• _Supplied material_

========================================

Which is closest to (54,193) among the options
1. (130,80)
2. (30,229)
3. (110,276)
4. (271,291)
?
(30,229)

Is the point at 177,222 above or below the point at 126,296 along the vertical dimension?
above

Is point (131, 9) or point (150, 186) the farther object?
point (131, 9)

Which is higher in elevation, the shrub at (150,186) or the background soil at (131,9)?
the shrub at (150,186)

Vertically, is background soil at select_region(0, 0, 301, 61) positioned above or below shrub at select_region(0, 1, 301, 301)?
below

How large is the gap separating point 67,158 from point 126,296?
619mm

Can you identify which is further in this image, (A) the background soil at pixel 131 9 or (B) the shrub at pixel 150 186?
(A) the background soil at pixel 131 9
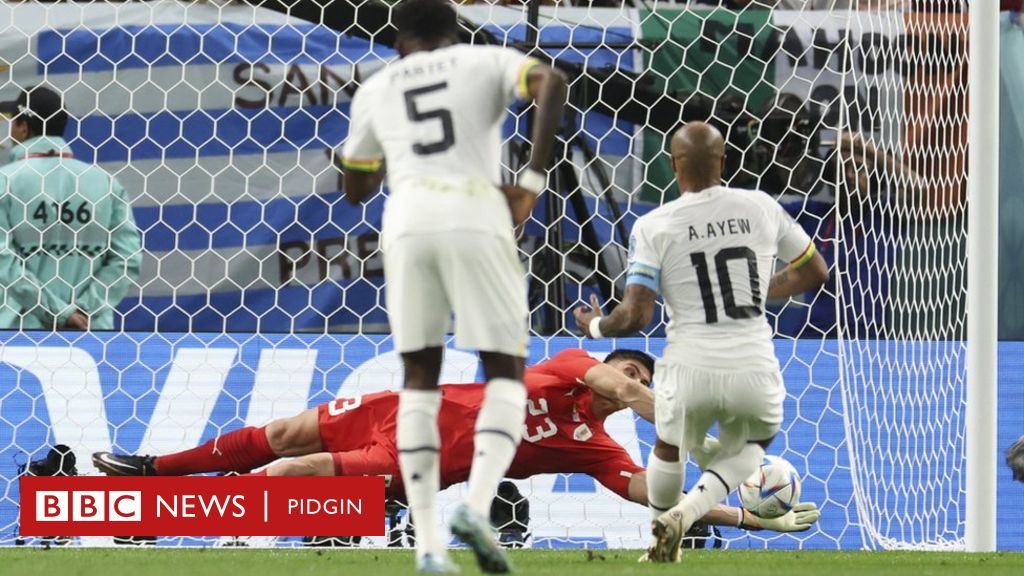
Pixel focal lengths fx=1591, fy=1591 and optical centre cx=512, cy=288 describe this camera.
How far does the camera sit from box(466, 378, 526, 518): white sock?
12.6 ft

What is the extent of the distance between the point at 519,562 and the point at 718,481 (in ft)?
2.15

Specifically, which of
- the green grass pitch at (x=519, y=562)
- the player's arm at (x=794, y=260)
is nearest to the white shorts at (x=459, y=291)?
the green grass pitch at (x=519, y=562)

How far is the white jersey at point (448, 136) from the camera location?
12.7 feet

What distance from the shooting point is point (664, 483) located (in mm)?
5012

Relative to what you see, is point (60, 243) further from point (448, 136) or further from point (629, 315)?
point (448, 136)

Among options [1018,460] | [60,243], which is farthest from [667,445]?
[60,243]

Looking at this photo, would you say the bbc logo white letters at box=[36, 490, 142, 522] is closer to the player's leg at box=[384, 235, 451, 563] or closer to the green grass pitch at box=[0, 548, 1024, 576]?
the green grass pitch at box=[0, 548, 1024, 576]

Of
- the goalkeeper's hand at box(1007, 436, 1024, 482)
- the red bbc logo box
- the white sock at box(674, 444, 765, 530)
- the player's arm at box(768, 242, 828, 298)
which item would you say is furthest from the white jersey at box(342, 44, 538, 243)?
the goalkeeper's hand at box(1007, 436, 1024, 482)

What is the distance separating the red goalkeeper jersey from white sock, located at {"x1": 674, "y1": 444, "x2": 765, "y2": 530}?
46.2 inches

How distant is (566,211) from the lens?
6.82m

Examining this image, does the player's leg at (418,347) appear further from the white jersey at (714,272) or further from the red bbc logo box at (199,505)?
the red bbc logo box at (199,505)

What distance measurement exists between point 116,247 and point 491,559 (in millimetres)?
3440

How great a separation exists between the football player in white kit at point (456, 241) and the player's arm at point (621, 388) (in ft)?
6.08

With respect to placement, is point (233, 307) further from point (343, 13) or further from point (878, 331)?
point (878, 331)
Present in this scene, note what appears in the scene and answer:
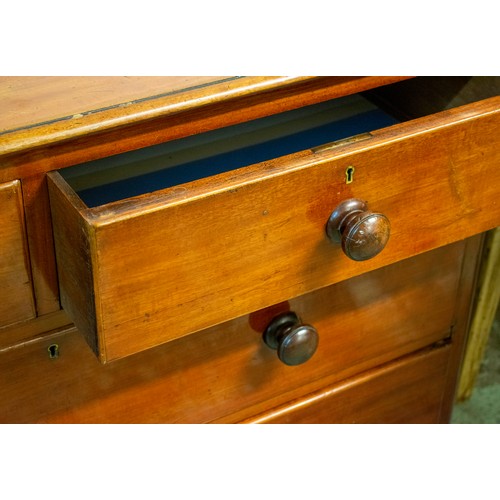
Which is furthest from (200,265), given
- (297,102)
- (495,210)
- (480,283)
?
(480,283)

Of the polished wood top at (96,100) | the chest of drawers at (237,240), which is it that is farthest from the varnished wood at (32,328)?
the polished wood top at (96,100)

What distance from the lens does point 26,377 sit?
2.69 ft

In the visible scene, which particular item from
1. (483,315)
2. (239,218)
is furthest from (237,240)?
(483,315)

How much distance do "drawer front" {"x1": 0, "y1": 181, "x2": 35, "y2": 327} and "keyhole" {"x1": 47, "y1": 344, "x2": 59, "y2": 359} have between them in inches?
1.9

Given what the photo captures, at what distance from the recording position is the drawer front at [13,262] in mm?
713

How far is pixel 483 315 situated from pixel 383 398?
214mm

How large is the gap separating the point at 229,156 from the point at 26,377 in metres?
0.24

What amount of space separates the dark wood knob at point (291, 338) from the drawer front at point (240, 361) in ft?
0.03

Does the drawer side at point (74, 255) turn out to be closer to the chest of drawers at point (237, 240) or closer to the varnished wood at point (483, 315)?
the chest of drawers at point (237, 240)

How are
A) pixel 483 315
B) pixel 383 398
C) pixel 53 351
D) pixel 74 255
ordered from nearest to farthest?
pixel 74 255 < pixel 53 351 < pixel 383 398 < pixel 483 315

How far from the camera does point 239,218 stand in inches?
27.7

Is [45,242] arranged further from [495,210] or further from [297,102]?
[495,210]

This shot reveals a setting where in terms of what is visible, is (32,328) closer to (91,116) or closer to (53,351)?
(53,351)

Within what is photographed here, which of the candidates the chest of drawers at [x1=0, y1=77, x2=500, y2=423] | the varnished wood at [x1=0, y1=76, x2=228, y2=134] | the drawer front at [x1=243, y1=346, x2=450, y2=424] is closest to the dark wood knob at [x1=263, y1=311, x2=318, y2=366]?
the chest of drawers at [x1=0, y1=77, x2=500, y2=423]
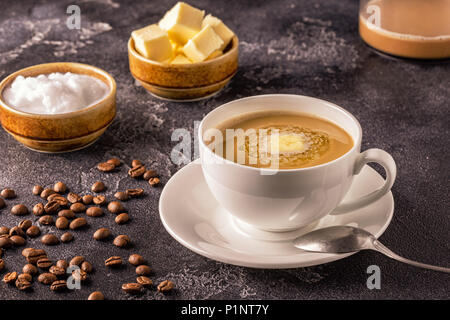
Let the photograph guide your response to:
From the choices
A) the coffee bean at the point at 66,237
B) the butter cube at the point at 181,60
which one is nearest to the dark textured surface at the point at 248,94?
the coffee bean at the point at 66,237

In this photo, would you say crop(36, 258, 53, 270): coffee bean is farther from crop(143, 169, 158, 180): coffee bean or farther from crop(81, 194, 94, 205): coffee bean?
crop(143, 169, 158, 180): coffee bean

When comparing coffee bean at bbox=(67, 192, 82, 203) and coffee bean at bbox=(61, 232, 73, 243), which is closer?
coffee bean at bbox=(61, 232, 73, 243)

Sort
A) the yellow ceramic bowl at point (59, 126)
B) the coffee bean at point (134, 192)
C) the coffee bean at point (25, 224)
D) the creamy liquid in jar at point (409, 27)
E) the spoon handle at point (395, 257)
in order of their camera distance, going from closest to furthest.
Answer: the spoon handle at point (395, 257) → the coffee bean at point (25, 224) → the coffee bean at point (134, 192) → the yellow ceramic bowl at point (59, 126) → the creamy liquid in jar at point (409, 27)

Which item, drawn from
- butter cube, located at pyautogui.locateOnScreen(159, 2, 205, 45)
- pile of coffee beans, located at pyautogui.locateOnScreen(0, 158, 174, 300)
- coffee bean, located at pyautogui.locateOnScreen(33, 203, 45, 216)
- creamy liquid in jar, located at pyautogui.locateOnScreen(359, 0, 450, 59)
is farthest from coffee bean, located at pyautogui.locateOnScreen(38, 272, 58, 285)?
creamy liquid in jar, located at pyautogui.locateOnScreen(359, 0, 450, 59)

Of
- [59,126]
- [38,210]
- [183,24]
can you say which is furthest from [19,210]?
[183,24]

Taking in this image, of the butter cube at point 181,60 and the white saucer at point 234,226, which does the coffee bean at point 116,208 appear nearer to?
the white saucer at point 234,226

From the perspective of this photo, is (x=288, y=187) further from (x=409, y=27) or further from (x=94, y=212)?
(x=409, y=27)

========================================

• _What the exercise asks_
Repeat word for word each line from the one with "Let the photograph" to the end of the records above, inclusive.

• _Correct result_
Let the photograph guide your response to:
From the choices
A) the coffee bean at the point at 66,237
B) the butter cube at the point at 181,60
which one is nearest to the dark textured surface at the point at 248,94?
the coffee bean at the point at 66,237

In this photo, would you say crop(36, 258, 53, 270): coffee bean is farther from crop(143, 169, 158, 180): coffee bean or farther from crop(81, 194, 94, 205): coffee bean?
crop(143, 169, 158, 180): coffee bean

When comparing coffee bean at bbox=(67, 192, 82, 203) and coffee bean at bbox=(61, 232, 73, 243), which is closer?
coffee bean at bbox=(61, 232, 73, 243)

Sort
A) the yellow ceramic bowl at point (59, 126)
B) the coffee bean at point (134, 192)
C) the coffee bean at point (25, 224)
D) the creamy liquid in jar at point (409, 27)
E) the spoon handle at point (395, 257)
in order of their camera distance, going from closest to furthest.
Answer: the spoon handle at point (395, 257) → the coffee bean at point (25, 224) → the coffee bean at point (134, 192) → the yellow ceramic bowl at point (59, 126) → the creamy liquid in jar at point (409, 27)

Which item, drawn from
- butter cube, located at pyautogui.locateOnScreen(159, 2, 205, 45)
- pile of coffee beans, located at pyautogui.locateOnScreen(0, 158, 174, 300)
- coffee bean, located at pyautogui.locateOnScreen(33, 203, 45, 216)
- creamy liquid in jar, located at pyautogui.locateOnScreen(359, 0, 450, 59)
is farthest from coffee bean, located at pyautogui.locateOnScreen(38, 272, 58, 285)?
creamy liquid in jar, located at pyautogui.locateOnScreen(359, 0, 450, 59)

Of
- [59,126]
- [38,210]
- [183,24]
can you say which is furthest from [19,210]?
[183,24]

Taking in this image, of the butter cube at point 181,60 and the white saucer at point 234,226, which does the coffee bean at point 116,208 appear nearer to?
the white saucer at point 234,226

From the perspective of this photo, is (x=288, y=187) further from (x=409, y=27) or further from (x=94, y=212)?
(x=409, y=27)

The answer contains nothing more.